Jacques Perrin's new film Océans deserves wide-screen viewing, and I now regret that I never saw his 2001 Peuple Migrateur (Winged Migration) in the cinema. For viewers requiring documentary purity, Roger Ebert's comment on Perrin's previous film still holds, this time for Océans:
[F]acts are not the purpose of "Winged Migration." It wants to allow us to look, simply look, at birds--and that goal it achieves magnificently. There are sights here I will not easily forget.
Substitute "sea animals" for "birds" and you have Océans. Those of us who might doze during an earnest TV nature documentary won't be able to get any shuteye during Perrin's film. The images are too spectacular, the soundtrack too stirring. Perrin's voice is heard only occasionally, so the sea's own sounds stand out all the more.
No ordinary film maker sets out to present us 100 minutes of footage - eye popping though it is - on the sea without having a keen environmental sensibility. Perrin certainly does, but he doesn't bludgeon the viewer with his message. In fact you spend a good half of the film marveling at his unique shots of animals - fish, of course, but also marine mammals, aquatic birds, sea-going reptiles, invertebrates... everything lives down there - while wondering "when our we going to see the pollution?"
If anything, Perrin's editing for a wide audience has pared his film down from what might have been a tedious TV documentary on the threats to the oceans and our overall environment. French TV's long running weekly "magazine of the sea" Thalassa invited Perrin for an entire evening a few weeks ago. He provided a "making of" Océans (30 minutes, in French) plus lots of other footage that we expected to see in the film, but which probably just would have blown their time limits.
But Perrin's footage of the "Pacific Trash Vortex" in Océans - a closeup that could have been filmed in a very dirty swimming pool - is an understatement. He knows that the Pacific's mid-ocean Texas-sized trash vortex is a death trap for millions of creatures, but even with the help of the European Space Agency (ESA), it's hard to capture that on film. Ecological hell is best seen seal-level, as a mammal navigates an offshore swamp of detritus, within sight of a petrochemical plant belching out its gas-flaring worst.
France seems to excel in producing film makers who make us care about our natural environment.
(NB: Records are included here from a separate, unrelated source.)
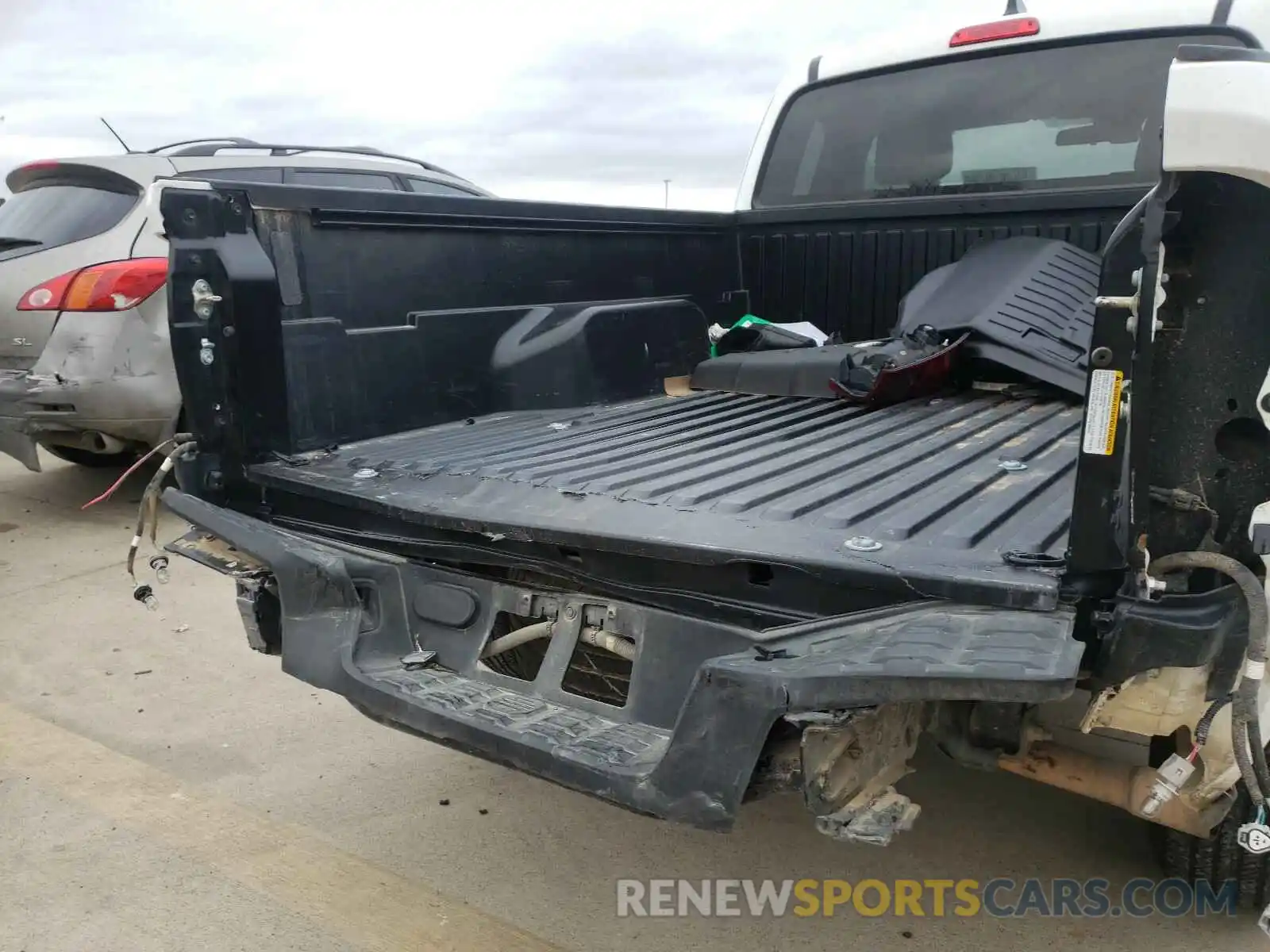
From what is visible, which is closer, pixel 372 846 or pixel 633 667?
pixel 633 667

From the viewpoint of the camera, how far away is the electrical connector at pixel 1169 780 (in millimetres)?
1708

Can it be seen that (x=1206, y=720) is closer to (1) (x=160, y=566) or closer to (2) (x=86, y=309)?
(1) (x=160, y=566)

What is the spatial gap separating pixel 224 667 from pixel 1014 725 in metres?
3.02

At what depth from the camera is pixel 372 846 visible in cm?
270

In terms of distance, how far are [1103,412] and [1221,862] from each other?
1.32 meters

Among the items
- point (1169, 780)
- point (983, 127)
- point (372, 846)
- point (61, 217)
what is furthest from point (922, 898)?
point (61, 217)

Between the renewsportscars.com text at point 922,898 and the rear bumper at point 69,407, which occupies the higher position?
the rear bumper at point 69,407

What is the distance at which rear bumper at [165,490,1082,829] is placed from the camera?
1.49m

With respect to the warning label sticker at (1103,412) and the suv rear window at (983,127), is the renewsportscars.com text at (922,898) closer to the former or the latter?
the warning label sticker at (1103,412)

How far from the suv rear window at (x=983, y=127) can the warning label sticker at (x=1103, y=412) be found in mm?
2537

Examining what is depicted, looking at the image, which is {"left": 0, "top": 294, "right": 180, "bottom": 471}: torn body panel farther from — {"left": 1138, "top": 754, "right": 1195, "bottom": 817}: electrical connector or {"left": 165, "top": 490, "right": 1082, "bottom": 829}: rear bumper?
{"left": 1138, "top": 754, "right": 1195, "bottom": 817}: electrical connector

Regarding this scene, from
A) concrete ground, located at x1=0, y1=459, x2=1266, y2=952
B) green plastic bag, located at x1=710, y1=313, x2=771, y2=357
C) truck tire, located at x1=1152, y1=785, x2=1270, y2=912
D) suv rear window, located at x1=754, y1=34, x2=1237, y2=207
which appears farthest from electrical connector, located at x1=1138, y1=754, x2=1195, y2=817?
suv rear window, located at x1=754, y1=34, x2=1237, y2=207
Perrin was only making his debut as an actor (he's been in well over a hundred films and has produced or directed dozens more) when legendary undersea explorer Jacques Cousteau was attaining worldwide fame. In recent years, environmental activist and outdoorsman Nicolas Hulot has put Ushuaia on the map, and aerial photographer Yann Arthus-Bertrand has used his lens to document our amazing Earth from Above.
"Facts are not the purpose," as Roger Ebert said, but an appreciation of our precious watery resource and its denizens - that is what is behind Perrin's Océans. The converted will see it - but how about those not in the choir?